Matching training content with business impact
Measuring the business impact of learning has long been a challenge, but the surge in uptake of remote-training methods is now arming teams with a wealth of data.
“The more we do virtually, the simpler measurement becomes because you can use analytics to understand how people are interacting with content,” explains Paterson.
“It’s about measuring how well we are able to solve the problems we have and are going to have. Have we got the right line manager capability? Have we got the capability to work remotely in an agile way? Moving more online makes that simpler.”
If learning doesn’t become part of the day-to-day… you won’t be able to survive in the next ten years
Building a digitally capable organisation and digitally minded leaders is now weighing high on strategic priorities not just for L&G, but businesses across industries if they are to make it to the other side of the COVID-19 crisis intact.
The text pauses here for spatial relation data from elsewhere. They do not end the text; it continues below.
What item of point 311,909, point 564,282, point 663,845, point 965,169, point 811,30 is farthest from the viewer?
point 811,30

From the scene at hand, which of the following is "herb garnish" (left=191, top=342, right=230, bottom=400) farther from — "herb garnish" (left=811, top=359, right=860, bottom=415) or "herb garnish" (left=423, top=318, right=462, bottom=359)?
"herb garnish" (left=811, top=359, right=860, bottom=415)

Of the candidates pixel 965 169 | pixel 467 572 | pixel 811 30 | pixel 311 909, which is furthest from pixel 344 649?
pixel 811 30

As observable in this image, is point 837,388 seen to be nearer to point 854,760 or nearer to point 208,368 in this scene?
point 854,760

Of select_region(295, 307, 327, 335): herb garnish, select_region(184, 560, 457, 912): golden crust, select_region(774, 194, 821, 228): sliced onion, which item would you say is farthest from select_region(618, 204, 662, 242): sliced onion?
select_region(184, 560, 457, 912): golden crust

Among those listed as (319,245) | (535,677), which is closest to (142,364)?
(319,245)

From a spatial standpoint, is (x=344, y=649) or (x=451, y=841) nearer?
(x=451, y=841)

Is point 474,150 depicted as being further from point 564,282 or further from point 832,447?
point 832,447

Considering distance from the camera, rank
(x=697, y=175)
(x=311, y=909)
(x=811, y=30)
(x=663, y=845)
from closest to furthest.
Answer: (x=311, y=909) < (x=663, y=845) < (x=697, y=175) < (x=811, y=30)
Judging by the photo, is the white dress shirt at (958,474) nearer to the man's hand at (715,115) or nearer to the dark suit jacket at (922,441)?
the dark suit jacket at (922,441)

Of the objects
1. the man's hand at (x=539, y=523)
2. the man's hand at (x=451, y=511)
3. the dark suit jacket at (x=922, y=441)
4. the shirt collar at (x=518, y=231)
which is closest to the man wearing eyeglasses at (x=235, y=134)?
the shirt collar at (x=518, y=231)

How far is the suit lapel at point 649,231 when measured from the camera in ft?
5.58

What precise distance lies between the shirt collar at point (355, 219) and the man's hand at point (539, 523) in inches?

But with professional development budgets often seen as discretionary, businesses need to recognise the role it plays in their ability to adapt and thrive, according to Chris Daly, chief executive of the Chartered Institute of Marketing.
“Senior leadership teams need to be analysing the impact of any delay in implementation, to consider the risk to organisational performance, talent retention and morale,” he cautions.
Remote learning is now business critical
With no end in sight to the new home-working default, Circus Street chief executive Richard Townsend says many businesses are giving learning a more senior voice within their leadership.
“We are now seeing more direct engagement from heads of business in terms of what’s happening in learning and seeing it as business critical and fundamental for them to hit their goals,” he says.
“If learning doesn’t become part of the day-to-day, rather than something you bolt on to the side, you won’t be able to survive in the next ten years.”